Basta chegar à cidade para verificar a diferença. Em Carrefour, que tem cerca de 150 mil habitantes, as ruas são limpas, diferentemente do restante do país. São dezenas de moradores, uniformizados, varrendo as ruas e recolhendo os resíduos que, antes, ficariam acumulados na via. Eles usam máscaras. Trocam o lixo pela dignidade de viver, a partir de agora, em um local limpo.
São homens e mulheres que antes não tinham emprego, nem sequer possibilidade de melhoria de vida, e que agora conquistaram, além de higiene no local em que moram, uma fonte de renda. Eles fazem parte de um projeto piloto no Haiti: o Sant Triyaj Fatra Kafoufey, que, em creole, língua do país, quer dizer, "centro de reciclagem de Carrefour". O projeto foi elaborado em 2004, mas apenas em dezembro de 2007 conseguiu inaugurar seu centro de triagem. A verba veio do programa de Cooperação Sul-Sul, financiado por três países: Índia, Brasil e África do Sul (Ibas).
- Faço questão de esclarecer para eles (haitianos) que o projeto é pago por cidadãos como eles, de outros países, que pagam impostos. É em solidariedade ao povo do Haiti que esse recurso chega aqui - explica a mineira Eliana Nicolini, conselheira técnica responsável pelo projeto de coleta de dejetos sólidos em Carrefour.
O projeto integra o Programa das Nações Unidas para o Desenvolvimento (PNUD) e, em 2007, foi eleito pelo Conselho das Nações Unidas como o melhor trabalho das Nações Unidas no Haiti. Para o trabalho, foi investido US$ 1,5 milhão.

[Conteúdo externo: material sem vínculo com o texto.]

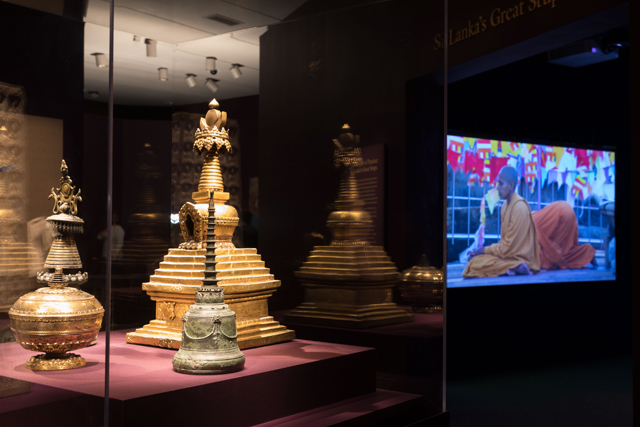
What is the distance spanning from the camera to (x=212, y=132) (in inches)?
126

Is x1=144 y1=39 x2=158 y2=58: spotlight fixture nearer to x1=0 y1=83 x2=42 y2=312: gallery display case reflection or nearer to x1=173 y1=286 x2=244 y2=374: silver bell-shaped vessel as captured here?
x1=0 y1=83 x2=42 y2=312: gallery display case reflection

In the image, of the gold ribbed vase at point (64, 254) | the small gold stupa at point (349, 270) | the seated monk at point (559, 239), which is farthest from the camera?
the seated monk at point (559, 239)

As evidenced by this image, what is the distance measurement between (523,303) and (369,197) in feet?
16.0

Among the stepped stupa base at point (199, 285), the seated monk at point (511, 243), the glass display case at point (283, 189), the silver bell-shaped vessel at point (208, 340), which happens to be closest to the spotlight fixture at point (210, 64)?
the glass display case at point (283, 189)

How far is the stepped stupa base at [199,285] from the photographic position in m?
3.06

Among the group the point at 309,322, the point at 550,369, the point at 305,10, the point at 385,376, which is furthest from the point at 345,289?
the point at 550,369

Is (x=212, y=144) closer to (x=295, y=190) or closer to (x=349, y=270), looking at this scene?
(x=295, y=190)

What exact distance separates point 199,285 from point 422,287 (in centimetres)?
107

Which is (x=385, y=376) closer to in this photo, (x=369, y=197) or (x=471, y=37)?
(x=369, y=197)

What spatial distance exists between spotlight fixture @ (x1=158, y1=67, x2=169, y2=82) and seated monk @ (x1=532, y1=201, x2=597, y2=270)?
18.1ft

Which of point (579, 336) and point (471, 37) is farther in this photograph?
point (579, 336)

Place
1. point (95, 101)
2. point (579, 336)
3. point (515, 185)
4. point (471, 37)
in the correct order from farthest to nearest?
point (579, 336)
point (515, 185)
point (471, 37)
point (95, 101)

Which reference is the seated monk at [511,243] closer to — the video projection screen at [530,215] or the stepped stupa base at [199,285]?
the video projection screen at [530,215]

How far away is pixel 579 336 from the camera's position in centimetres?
802
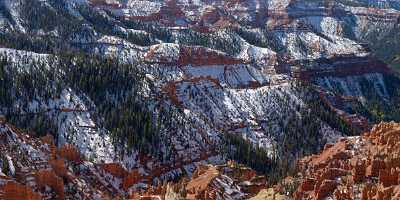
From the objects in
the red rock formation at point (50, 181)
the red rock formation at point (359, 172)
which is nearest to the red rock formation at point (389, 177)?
the red rock formation at point (359, 172)

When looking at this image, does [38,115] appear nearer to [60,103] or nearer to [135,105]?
[60,103]

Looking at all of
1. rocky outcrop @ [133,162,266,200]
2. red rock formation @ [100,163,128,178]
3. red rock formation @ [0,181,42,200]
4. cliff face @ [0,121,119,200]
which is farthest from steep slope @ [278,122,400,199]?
red rock formation @ [0,181,42,200]

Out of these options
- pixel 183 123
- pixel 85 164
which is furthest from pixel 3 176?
pixel 183 123

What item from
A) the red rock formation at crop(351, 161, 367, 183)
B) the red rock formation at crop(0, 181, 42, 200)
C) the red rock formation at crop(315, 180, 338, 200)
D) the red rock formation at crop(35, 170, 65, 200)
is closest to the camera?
the red rock formation at crop(315, 180, 338, 200)

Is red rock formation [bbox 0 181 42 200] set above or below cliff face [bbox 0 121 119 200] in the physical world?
above

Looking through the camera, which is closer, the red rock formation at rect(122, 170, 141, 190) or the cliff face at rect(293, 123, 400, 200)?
the cliff face at rect(293, 123, 400, 200)

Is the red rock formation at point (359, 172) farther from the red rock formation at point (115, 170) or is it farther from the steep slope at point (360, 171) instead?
the red rock formation at point (115, 170)

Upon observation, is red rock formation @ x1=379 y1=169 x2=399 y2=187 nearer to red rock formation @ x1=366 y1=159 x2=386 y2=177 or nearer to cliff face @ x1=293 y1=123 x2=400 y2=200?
cliff face @ x1=293 y1=123 x2=400 y2=200
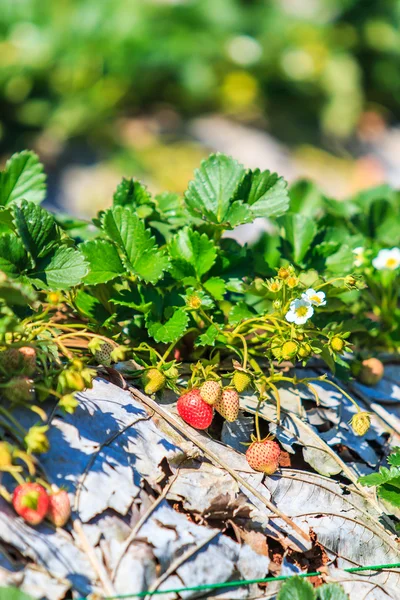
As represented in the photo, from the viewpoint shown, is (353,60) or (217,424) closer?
(217,424)

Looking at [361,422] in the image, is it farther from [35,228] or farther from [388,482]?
[35,228]

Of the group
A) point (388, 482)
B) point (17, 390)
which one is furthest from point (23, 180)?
point (388, 482)

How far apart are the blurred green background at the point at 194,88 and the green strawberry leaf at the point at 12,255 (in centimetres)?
245

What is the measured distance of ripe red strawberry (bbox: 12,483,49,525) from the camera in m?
1.07

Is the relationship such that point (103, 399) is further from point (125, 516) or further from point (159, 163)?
point (159, 163)

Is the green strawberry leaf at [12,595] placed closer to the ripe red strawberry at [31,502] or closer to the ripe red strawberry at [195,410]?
the ripe red strawberry at [31,502]

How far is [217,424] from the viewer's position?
58.6 inches

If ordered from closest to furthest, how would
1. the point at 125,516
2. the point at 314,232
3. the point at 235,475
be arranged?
the point at 125,516 → the point at 235,475 → the point at 314,232

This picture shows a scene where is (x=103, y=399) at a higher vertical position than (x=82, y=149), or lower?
higher

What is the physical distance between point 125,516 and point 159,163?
123 inches

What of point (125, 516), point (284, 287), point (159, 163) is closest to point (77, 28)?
point (159, 163)

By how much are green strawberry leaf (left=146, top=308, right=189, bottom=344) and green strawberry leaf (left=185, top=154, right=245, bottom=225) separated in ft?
0.84

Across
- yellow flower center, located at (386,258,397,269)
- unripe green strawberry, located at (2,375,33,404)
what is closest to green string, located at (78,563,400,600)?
unripe green strawberry, located at (2,375,33,404)

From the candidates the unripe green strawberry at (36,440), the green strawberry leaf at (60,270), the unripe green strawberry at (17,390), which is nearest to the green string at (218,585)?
the unripe green strawberry at (36,440)
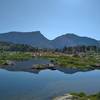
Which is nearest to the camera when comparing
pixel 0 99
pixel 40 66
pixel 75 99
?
pixel 75 99

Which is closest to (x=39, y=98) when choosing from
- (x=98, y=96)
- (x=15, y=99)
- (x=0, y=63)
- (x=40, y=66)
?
(x=15, y=99)

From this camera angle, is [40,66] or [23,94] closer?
[23,94]

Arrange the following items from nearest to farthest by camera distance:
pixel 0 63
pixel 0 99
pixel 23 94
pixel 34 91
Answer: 1. pixel 0 99
2. pixel 23 94
3. pixel 34 91
4. pixel 0 63

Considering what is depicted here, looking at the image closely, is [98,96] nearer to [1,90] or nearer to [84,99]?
[84,99]

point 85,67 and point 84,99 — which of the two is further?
point 85,67

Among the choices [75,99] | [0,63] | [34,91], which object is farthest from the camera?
[0,63]

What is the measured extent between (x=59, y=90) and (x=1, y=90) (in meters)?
20.7

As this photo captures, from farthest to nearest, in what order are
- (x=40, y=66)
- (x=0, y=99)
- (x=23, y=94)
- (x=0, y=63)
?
(x=0, y=63) → (x=40, y=66) → (x=23, y=94) → (x=0, y=99)

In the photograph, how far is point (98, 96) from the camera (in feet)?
197

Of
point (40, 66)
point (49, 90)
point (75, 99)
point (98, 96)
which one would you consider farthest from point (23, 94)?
point (40, 66)

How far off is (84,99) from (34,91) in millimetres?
22952

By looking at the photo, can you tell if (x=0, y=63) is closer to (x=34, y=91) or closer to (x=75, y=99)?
(x=34, y=91)

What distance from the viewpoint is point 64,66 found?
540ft

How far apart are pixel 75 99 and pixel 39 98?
1214 centimetres
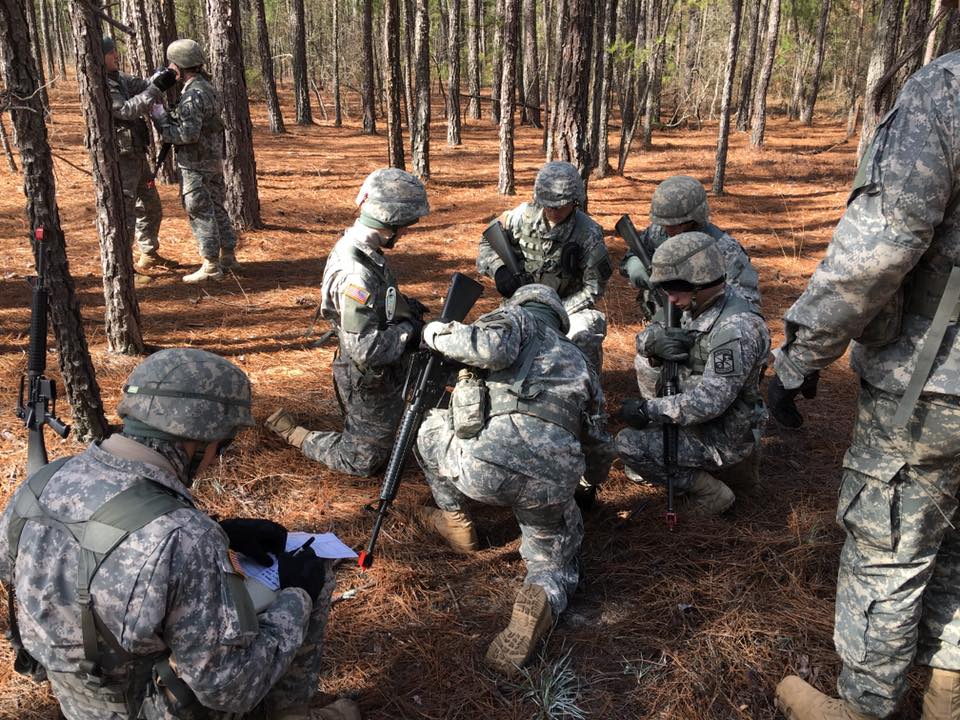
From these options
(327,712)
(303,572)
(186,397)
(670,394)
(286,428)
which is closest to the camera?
(186,397)

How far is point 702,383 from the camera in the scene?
4078 millimetres

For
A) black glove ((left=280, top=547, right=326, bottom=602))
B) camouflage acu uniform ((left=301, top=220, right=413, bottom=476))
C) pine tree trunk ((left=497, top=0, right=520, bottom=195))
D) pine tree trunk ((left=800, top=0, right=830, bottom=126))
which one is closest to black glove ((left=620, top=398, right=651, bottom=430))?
camouflage acu uniform ((left=301, top=220, right=413, bottom=476))

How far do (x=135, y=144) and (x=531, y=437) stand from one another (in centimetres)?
598

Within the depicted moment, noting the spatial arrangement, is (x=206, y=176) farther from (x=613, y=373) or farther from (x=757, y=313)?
(x=757, y=313)

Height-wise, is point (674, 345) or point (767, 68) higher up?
point (767, 68)

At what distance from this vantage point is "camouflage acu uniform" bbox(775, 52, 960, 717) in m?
2.23

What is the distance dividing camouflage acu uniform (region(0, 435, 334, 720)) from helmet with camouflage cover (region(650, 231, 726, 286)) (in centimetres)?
285

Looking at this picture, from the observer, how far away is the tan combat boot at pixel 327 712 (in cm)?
253

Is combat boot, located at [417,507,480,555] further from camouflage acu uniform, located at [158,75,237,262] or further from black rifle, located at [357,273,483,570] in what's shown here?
camouflage acu uniform, located at [158,75,237,262]

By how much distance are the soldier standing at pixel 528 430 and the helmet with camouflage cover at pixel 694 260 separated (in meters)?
0.86

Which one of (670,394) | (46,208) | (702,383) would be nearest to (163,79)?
(46,208)

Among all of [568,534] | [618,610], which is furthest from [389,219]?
[618,610]

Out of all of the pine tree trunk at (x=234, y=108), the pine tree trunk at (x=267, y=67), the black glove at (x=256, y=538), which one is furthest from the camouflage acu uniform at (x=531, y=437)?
the pine tree trunk at (x=267, y=67)

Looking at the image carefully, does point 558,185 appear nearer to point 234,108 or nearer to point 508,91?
point 234,108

- Cabe a nós gerar esses recursos com responsabilidade - diz Eliana.
Engenheira civil, mãe de três filhos, Eliana chegou ao Haiti em 2004 e, desde lá, não abriu mão da busca por recursos que viabilizassem o projeto. Depois de Carrefuor, a meta é expandir o projeto para Pétion-Ville.
- O povo haitiano não precisa de esmola. Precisa de oportunidade - afirma Eliana.
Briquete - O material que chega ao centro de triagem é separado de forma manual. O papel, depois de prensado, é transformado em um composto chamado de briquete. Para cada briquete, são usados 25 quilos de papel. A meta do projeto é conseguir compradores para substituir o carvão pelo material de papel como combustível. Uma forma de pensar na recuperação ambiental do Haiti, já que o desmatamento é alto.
- A conscientização faz parte do projeto. Temos problemas graves, mas os resultados aparecerão a médio e longo prazo - diz o embaixador do Brasil no Haiti, Igor Kipman.
O projeto em números
- 385 pessoas atuam no projeto de reciclagem
- Cada trabalhador recebe um salário de cerca de US$ 75 a cada dois meses
- São 50 pontos de coleta de lixo em Carrefour
- 2 caminhões fazem o recolhimento do lixo
- As vassouras usadas para limpar as ruas são feitas no próprio centro de triagem de lixo. Por dia, chegam a ser produzidas 25 vassouras, de folhas secas. O cabos das vassouras são reaproveitados
- Carrefour, tal como Cité Soleil - a maior favela das Américas - , era considerada um dos pontos mais calamitosos do Haiti quando as tropas brasileiras chegaram ao país, em 2004
- O local onde hoje funciona o centro de reciclagem precisou ser implodido. Uma grande pedra impedia as instalações no local. A dinamite usada na implosão foi importada da República Dominicana
(Por Iara Lemos, Diário de Santa Maria, 17/04/2008)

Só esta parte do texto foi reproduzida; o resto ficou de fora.